Their problem was that they only have two transit providers, and one of them black-holed about 3-5% of the internet. Since it was a routing issue, I'd guess it was either a misconfiguration, or that the traffic is being split across dozens of paths, and one path had a correlated failure.

jmull · on July 6, 2023

Why does there have to be just one cable?

withinboredom · on July 6, 2023

Do you think there are two cables that are never bundled in the same underground tube?

All the redundancy in the world can’t protect you from some random person digging in the wrong place.

jmull · on July 6, 2023

Sure, maybe the underground tube was breached while someone was moving goalposts?

ilyt · on July 6, 2023

Doesn't matter.

Single or million boxes, if they apply wrong config, it doesn't work.
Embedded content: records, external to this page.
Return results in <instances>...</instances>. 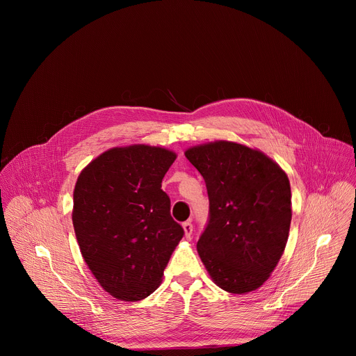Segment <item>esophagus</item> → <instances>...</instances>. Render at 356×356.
Wrapping results in <instances>:
<instances>
[{
	"label": "esophagus",
	"mask_w": 356,
	"mask_h": 356,
	"mask_svg": "<svg viewBox=\"0 0 356 356\" xmlns=\"http://www.w3.org/2000/svg\"><path fill=\"white\" fill-rule=\"evenodd\" d=\"M183 229H184V235L186 238H190L191 234H193V224L190 221H186L183 222Z\"/></svg>",
	"instance_id": "esophagus-1"
}]
</instances>
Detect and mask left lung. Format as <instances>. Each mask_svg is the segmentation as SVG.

You dual home because you hedge your bets and hope no 2 ISPs gonna have fuckup at same time

jmull · on July 6, 2023

I think you’re suggesting that some redundancy you get by accident — by having two ISPs — is better than the redundancy a single ISP could engineer.

That’s certainly possible in specific cases, but not a very good general principle to rely on. One CF could very well be better than two given ISPs.

ilyt · on July 7, 2023

I'd suggest dusting off some math and calculating JUST HOW MUCH CF would need to be better compared to having 2 different ISPs fail at same time.

We had not that happen in 10 years

> That’s certainly possible in specific cases, but not a very good general principle to rely on. One CF could very well be better than two given ISPs.

You might think that if you have no idea what are you doing.

dfcowell · on July 6, 2023

That’s a false dichotomy. You can absolutely have two ISPs, one of whom is CF.

jmull · on July 6, 2023

Sorry, that's not a false dichotomy.

A second ISP isn't free, it has significant costs in terms of dollars and complexity. The question is, does CF and another provider have significant benefits to justify the additional costs? For it to make sense you have to believe the redundancy CF provides is significantly lacking (and in a way that adding a second provider addresses). Maybe it's true, but it would be nuts to just assume it and start spending a lot of money.

ilyt · on July 7, 2023

The cost is few k's at most, not exactly massive cost for medium sized company or bigger.

We pay x10 for power alone